En otoño del 77, Larkin escribió “Aubade” impulsado por la muerte de su madre. Con esos versos sombríos y resplandecientes, casi los últimos de su carrera, se sumía en el silencio y avanzaba, inexorable, hacia su propio destino. Y aunque siguió enviando críticas de jazz a The Daily Telegraph, rehusó el puesto de poeta laureado y pareció hallar lo que buscaba en “Lugares, amores”: “No, todavía no he encontrado / el lugar del que pueda decir / Este es mi sitio, / aquí me quedo”.

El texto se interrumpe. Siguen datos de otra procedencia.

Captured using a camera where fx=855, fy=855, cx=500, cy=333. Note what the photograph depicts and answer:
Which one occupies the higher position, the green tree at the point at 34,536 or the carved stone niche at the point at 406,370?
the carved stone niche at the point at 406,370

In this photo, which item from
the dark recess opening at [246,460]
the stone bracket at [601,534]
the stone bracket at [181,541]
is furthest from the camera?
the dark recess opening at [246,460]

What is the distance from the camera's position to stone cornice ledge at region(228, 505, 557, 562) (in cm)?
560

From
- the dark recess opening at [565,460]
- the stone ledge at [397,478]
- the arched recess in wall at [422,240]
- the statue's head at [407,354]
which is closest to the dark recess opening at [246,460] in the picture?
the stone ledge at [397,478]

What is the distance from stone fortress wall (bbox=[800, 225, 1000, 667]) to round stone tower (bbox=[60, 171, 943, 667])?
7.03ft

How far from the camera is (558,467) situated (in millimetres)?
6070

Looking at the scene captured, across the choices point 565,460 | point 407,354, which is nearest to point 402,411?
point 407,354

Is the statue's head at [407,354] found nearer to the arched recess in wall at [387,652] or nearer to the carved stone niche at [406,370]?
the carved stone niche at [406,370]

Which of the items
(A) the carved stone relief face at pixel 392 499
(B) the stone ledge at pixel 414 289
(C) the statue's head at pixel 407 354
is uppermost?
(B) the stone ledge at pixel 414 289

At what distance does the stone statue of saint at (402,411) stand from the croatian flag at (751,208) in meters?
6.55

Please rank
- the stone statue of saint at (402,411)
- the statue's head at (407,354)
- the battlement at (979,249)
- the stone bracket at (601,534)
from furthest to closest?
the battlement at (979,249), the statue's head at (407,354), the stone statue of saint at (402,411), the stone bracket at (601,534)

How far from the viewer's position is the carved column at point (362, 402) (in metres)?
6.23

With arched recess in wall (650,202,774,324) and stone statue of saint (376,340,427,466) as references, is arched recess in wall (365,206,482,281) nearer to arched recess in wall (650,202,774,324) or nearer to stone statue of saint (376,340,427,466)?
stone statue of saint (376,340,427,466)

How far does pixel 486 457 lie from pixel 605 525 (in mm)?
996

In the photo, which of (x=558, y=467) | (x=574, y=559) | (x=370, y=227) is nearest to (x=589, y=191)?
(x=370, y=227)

En 1985 le detectaron un cáncer. No duró mucho. El 21 de noviembre escribió la última carta a Kingsley con ayuda de su secretaria. “Bueno, la cinta se acaba. Piensa en mí cogiendo el pijama y las cosas de afeitar (…) Disculpa que no incluya el discurso de despedida habitual”. Una semana más tarde se desmayó en el baño y lo llevaron al hospital, donde murió la madrugada del 2 de diciembre.
En el funeral, Amis alabó su cortesía y honradez, en la que no cabía la maldad. “Nunca alardeó, nunca aseguró sentir lo que no sentía, y fue esa honestidad (…) lo que hizo que su poesía fuera tan poderosa. Todo lo que decía, lo decía en serio; y por eso, aunque no haya escrito muchos poemas, no escribió ninguno que fuera falso o innecesario”. En su discurso, el viejo airado que pronto recibiría la Orden de Caballero del Imperio Británico por su contribución a la literatura británica, añadió que su amigo se tomaba la vida y la poesía en serio, pero no a sí mismo, y que tenían suerte de haberlo conocido. Sus poemas ofrecían consuelo. No eran deprimentes ni pesimistas, sino estimulantes y luminosos. La prueba irrefutable de que, pese a todo, había que seguir viviendo.
Dos meses después le hicieron un homenaje en la abadía de Westminster donde sonó “Blue Horizon”, de Sidney Bechet, y “Davenport Blues", de Bix Beiderbecke. Ted Hughes leyó “Elogiemos ahora a hombres famosos”, de James Agee, y Jill Balcon recitó tres poemas de Larkin: “Ir a la iglesia”, “Una tumba para los Arundel” y “Canciones de amor en la vejez” (y la infalible sensación de ser joven / se extendió como un árbol que despierta en primavera, / en el que cantaba esa fresca lozanía, / esa certeza de tener tiempo por delante”). Era el día de San Valentín.